Greece Macro Monitor (31 March 2014)
Greece’s current account drivers and forecasts
An empirical study*
The present study employs cointegration techniques and a vector correction model (VECM) to identify and analyze the main drivers of Greece’s current account in recent decades and, especially, in the years following the euro adoption.
Summary – Our econometric results provide broad-based support to the key findings of a number of earlier empirical studies on the determinants of the current account. In more detail, the trend deterioration in the country’s external imbalance in 1999-2008 can be traced back to a number of developments related to: a) the EU convergence process and closer integration in world goods and financial markets; b) domestic authorities’ response to policy challenges arising from participation in the single currency area; and c) the structural characteristics and idiosyncrasies of the Greek economy.

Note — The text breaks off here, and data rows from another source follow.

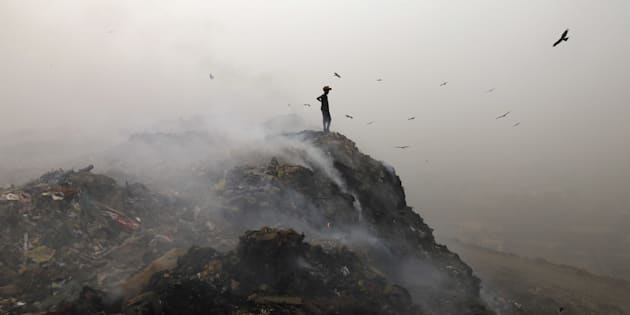 Garbage burning adding pollution to environment at Bhalswa Landfill as smog covers the capital's skyline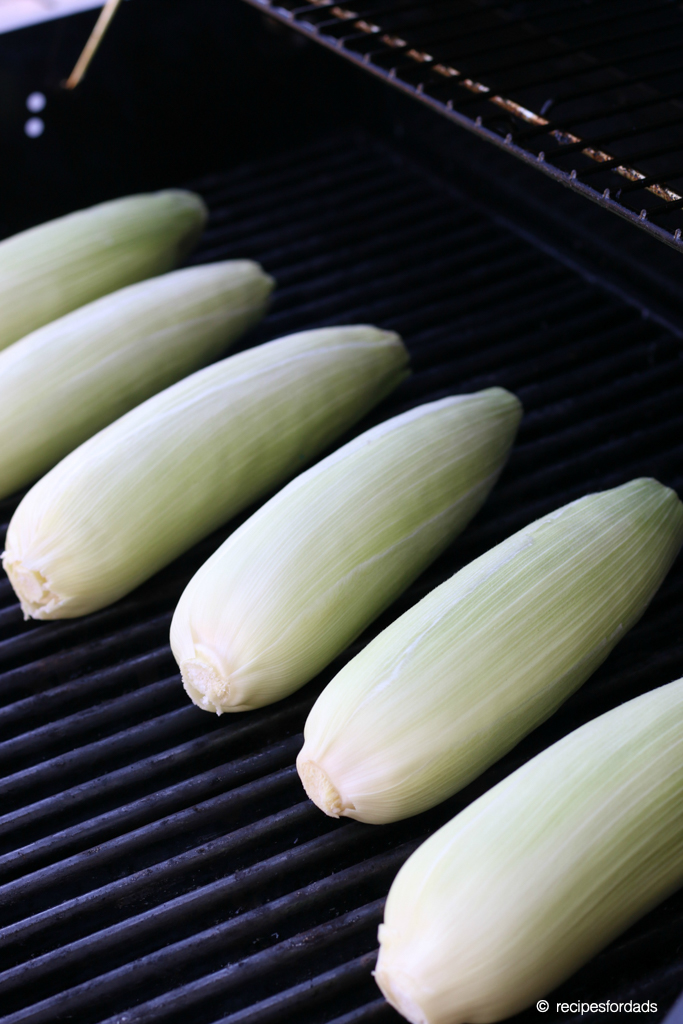 grilling corn on the cob with husks on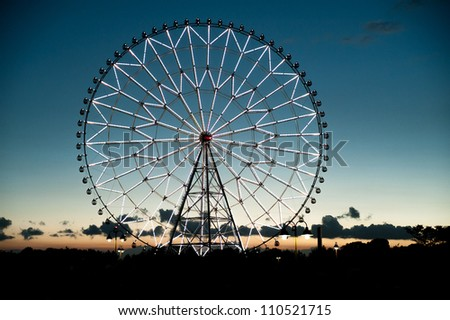 Ferris wheel at dusk - stock photo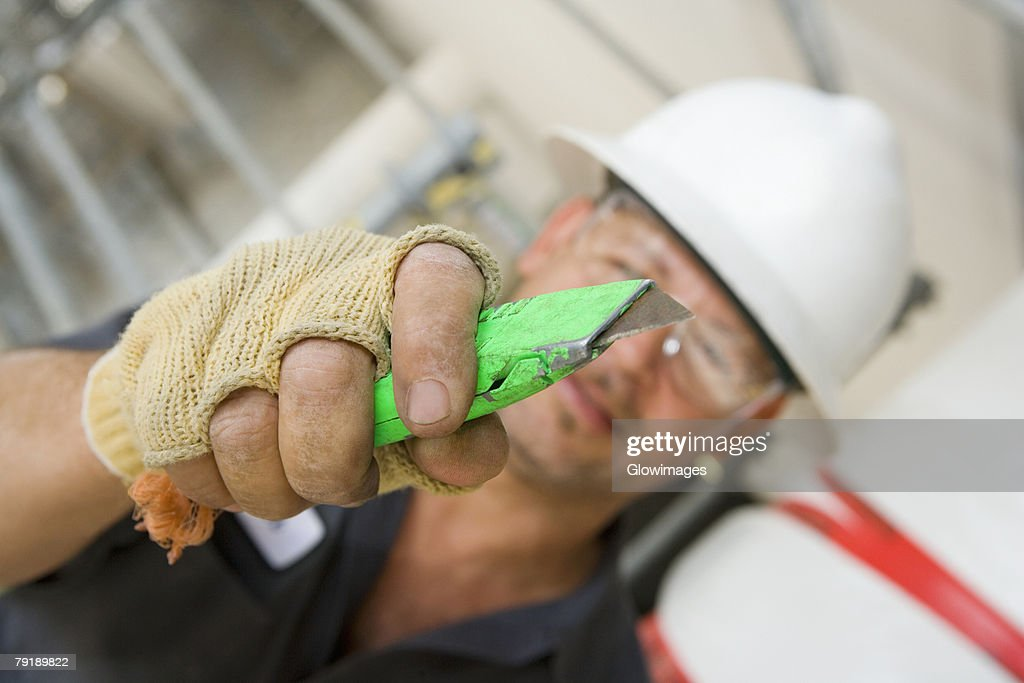 Close-up of a male construction worker holding a cutting tool : Foto de stock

At the Eurozone level, the initial years following the adoption of the single currency saw most countries in the so-called euro area periphery running large current account deficits, with core member states in the richer north featuring significant external surpluses. Despite these large divergences across member states, the outbreak of the global financial crisis found the euro area running a broadly-balanced external position vis-à-vis the rest of the world.
The scale and dispersion of current account imbalances across euro area countries in the initial years following the introduction of the single currency raise credible concerns as to whether such unprecedented imbalances were justified on the basis of underlying macro fundamentals. It also supports the notion that these imbalances were, to a certain extent, overlooked by euro area policy makers.